# Hit a speed bump too fast today :(



## gacl (Jan 22, 2019)

I drive a 2018 sedan. Was maybe going 30-40 mph. Was dark and did not see it until it was just in front of me. Anyways I don’t think I bottomed out or anything but when my front wheels went over the bump, there was considerable noise when my wheels shot back down towards the regular pavement. Anything I should be worried about? Suspension still feels fine still cushy over speed bumps and the steering is the same as before. I have read that my suspension could be damaged from this sudden shock, but that’s just from google. Also, how vulnerable is the underbody on this car to damage? Is it fragile or does it take a huge impact to take damage? I am honestly worried I could have banged something, but from the speed I was going it doesn't seem like my car would even have the time to drop down onto the speed bump to scrape by the time my rear wheels went over it. Is there anything on the bottom that could spring a leak? TIA


----------



## JLL (Sep 12, 2017)

You _may_ have damaged some plastic underbody shielding. I would also have the alignment checked if it doesn't want to drive straight.


----------



## Snipesy (Dec 7, 2015)

I have jumped the Cruze before. I don’t know how much air time is safe. You never land the same way twice.

It’s possible you will scrape the front bumper depending how you land, but the rest of the car is safe until something breaks. That something is probably the tires imploding, air bags deploying, strut mounts snapping, or some combination of those.
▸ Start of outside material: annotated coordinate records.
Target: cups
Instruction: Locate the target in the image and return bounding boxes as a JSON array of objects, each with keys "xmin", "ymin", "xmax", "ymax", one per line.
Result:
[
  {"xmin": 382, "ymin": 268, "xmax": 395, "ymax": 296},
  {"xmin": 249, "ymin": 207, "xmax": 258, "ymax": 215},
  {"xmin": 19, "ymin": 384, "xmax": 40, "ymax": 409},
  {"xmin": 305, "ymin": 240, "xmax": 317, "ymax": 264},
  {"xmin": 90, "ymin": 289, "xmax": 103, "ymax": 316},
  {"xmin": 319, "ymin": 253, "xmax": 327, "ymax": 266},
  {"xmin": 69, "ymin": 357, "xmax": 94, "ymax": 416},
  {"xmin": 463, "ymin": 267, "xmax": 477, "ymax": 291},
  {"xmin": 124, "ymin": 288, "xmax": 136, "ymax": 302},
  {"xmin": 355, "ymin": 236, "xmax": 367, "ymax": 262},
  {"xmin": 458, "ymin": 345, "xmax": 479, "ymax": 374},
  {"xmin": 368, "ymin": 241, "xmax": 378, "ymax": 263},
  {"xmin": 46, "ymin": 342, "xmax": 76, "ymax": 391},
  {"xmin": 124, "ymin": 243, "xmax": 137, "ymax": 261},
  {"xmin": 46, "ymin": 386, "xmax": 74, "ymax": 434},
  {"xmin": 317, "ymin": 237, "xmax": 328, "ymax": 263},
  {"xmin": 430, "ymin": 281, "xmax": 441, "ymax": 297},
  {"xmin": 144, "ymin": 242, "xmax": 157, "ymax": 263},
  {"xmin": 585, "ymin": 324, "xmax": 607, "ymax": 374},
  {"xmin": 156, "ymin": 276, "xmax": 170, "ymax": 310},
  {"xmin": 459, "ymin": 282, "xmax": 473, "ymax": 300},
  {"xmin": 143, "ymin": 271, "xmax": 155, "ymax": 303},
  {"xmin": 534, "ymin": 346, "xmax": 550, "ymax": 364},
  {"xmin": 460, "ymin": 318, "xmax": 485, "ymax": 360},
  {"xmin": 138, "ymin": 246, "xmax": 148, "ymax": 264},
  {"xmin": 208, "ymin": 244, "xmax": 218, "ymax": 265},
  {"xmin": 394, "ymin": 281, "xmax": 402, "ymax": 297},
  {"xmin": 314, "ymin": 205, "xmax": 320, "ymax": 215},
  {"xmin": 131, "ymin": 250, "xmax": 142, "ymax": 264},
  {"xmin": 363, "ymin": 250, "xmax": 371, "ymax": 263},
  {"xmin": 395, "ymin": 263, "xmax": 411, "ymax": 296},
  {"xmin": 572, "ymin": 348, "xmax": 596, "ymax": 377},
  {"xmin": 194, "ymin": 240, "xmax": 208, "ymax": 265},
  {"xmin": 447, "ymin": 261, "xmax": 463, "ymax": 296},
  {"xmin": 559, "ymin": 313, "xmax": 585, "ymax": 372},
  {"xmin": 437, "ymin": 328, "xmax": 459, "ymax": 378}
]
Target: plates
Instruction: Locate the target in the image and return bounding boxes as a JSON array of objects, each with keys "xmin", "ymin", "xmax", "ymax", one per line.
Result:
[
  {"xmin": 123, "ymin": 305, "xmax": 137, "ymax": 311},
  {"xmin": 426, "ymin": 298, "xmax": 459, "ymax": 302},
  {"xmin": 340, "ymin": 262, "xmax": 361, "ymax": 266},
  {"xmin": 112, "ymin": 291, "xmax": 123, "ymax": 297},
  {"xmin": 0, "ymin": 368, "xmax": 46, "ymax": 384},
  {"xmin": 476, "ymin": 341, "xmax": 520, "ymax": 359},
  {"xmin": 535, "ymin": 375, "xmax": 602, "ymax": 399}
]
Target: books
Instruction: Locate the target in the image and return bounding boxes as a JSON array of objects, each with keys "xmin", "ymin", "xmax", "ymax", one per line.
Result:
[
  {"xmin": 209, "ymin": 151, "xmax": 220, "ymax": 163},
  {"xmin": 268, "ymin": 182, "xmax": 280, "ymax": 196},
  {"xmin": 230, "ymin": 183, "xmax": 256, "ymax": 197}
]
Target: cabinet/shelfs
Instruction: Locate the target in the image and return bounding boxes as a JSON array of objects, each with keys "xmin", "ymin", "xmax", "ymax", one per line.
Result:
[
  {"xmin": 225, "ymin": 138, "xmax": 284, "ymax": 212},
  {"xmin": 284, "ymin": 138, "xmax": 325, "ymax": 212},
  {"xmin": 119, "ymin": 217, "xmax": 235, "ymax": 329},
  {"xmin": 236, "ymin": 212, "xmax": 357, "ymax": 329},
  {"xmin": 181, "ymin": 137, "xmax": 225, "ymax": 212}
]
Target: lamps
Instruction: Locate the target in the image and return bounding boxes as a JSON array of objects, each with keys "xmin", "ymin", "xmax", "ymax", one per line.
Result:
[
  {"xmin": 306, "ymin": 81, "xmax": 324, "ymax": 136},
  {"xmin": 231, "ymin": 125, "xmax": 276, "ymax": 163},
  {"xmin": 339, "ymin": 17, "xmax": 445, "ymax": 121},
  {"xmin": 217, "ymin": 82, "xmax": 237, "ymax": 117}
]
Anything more than that and you probably have internal bleeding. So who cares about the car?


----------



## LionIX (Oct 24, 2020)

Rims can get bent potentially, but maybe you got lucky or it’s only slight.


----------



## Eddy Cruze (Jan 10, 2014)

Check your Headlights. One horrid construction bump cracked off the orange reflector, and it found a new home at the bottom of the light, still works fine. Others have had the exact problem.


----------